§ **What the task requires**:
Continue the news report on the protest against the hospital trust's plan to pay nurses more for opting out of their pension, starting after its final sentence.

§ **Text segment**:
Protest against trust's plan to offer nurses higher salary to opt out of pension

East and North Hertfordshire NHS Trust is offering new nurses a higher salary in exchange for opting out of the NHS pension scheme
Lister Hospital

Unions staged a protest at a NHS hospital over plans to allow nurses to opt out of their pension in exchange for a higher salary. 

Lister Hospital
Protestors against East and North Hertfordshire NHS Trust's pension opt out scheme
outside Lister Hospital in Stevenage Picture: Tracey Lambert

East and North Hertfordshire NHS Trust is offering band 5 and 6 nurses the option to opt out of the NHS pension scheme when they join the trust.

The recruits will receive the pension contributions the trust would have made on their behalf as part of their salary, as well as retaining the contributions they would usually make themselves.

This could amount to a 12.5% salary rise, according to the trust, and the pilot scheme is designed to encourage nurses to take up substantive roles instead of working for agencies.

Criticism of the scheme

RCN general secretary Janet Davies warned the move was 'asking people to neglect their futures'.

The trust has 240 whole time equivalent (WTE) band 5 nurse vacancies, a vacancy rate of 23%, and 60 WTE band 6 nurse vacancies, a rate of 12%.

It is aiming to cut down on its dependency on agency nurses through the opt out incentive, part of a wider recruitment campaign.

Both the RCN and Unison have criticised the move, staging a protest at the trust’s Lister Hospital in Stevenage today.

Union reps handed out leaflets highlighting the risks in opting out of the NHS pension scheme, waving flags and placards by the hospital's main entrance. 

NHS pensions at risk

Unison said it had reported the trust to the NHS Pensions Board and the Pensions Regulator because it believes the trust is ‘inducing’ staff to opt out of the pension scheme.

§ **Extracted data**:
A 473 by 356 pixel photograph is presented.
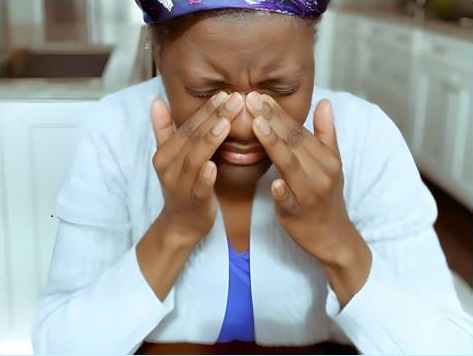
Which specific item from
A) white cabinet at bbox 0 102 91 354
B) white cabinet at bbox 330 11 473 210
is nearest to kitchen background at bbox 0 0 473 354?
white cabinet at bbox 0 102 91 354

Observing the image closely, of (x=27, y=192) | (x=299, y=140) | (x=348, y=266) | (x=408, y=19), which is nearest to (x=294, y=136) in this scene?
(x=299, y=140)

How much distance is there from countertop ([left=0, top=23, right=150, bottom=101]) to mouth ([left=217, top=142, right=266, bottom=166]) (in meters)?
0.11

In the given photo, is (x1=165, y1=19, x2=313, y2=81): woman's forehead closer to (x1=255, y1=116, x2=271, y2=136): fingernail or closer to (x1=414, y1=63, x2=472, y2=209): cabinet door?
(x1=255, y1=116, x2=271, y2=136): fingernail

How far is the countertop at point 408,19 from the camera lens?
161 cm

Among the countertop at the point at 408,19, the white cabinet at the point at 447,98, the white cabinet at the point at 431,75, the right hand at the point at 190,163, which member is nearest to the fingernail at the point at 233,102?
the right hand at the point at 190,163

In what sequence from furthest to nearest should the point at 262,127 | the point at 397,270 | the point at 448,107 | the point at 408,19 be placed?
the point at 448,107
the point at 408,19
the point at 397,270
the point at 262,127

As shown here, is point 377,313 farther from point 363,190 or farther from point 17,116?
point 17,116

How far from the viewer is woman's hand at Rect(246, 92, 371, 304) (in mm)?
451

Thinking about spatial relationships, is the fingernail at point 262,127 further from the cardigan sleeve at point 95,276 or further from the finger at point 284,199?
the cardigan sleeve at point 95,276

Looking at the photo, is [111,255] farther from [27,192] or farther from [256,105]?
[256,105]

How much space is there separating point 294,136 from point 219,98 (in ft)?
0.17

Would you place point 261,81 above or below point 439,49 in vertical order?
above

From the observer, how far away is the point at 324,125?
49 centimetres

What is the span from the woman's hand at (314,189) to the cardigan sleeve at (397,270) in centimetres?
2
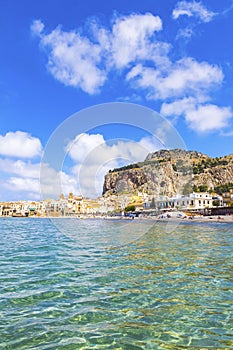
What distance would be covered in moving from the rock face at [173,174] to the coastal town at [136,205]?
6.63 m

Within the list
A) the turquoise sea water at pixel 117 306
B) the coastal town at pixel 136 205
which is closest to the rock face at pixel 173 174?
the coastal town at pixel 136 205

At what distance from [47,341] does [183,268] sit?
7.01m

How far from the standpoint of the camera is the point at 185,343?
192 inches

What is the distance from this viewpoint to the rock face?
4336 inches

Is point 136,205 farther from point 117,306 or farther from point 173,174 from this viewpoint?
point 117,306

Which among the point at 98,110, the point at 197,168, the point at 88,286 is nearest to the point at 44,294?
the point at 88,286

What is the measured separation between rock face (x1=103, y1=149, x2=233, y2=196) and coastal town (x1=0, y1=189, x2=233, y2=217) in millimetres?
6626

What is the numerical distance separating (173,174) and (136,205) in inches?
1053

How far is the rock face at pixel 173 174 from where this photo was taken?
361 feet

§ **Task result**:
‘The NHS pension scheme will be at risk if other trusts do this and these nurses will need to have a pension when they retire,' Unison head of health (east of England) Tracey Lambert told Nursing Standard.

‘It won’t be me, but my children and grandchildren as taxpayers who will have to provide them with a pension.’

The RCN's Ms Davies added: ‘This ill thought out move asks people to neglect their future and will stop them from making retirement plans.’

Oxleas NHS Foundation Trust, covering south London and Kent, introduced a similar scheme earlier this year, but withdrew it after opposition from trade unions.

Independent financial advice

East and North Hertfordshire NHS Trust director of workforce Thomas Simons said the pay incentive is likely to start from January 1, when the first new recruits to choose it start working for the trust.

The scheme is being piloted for a year and is part of a wider recruitment campaign which includes offering flexible working patterns, different contract types and excellent career progression, he added.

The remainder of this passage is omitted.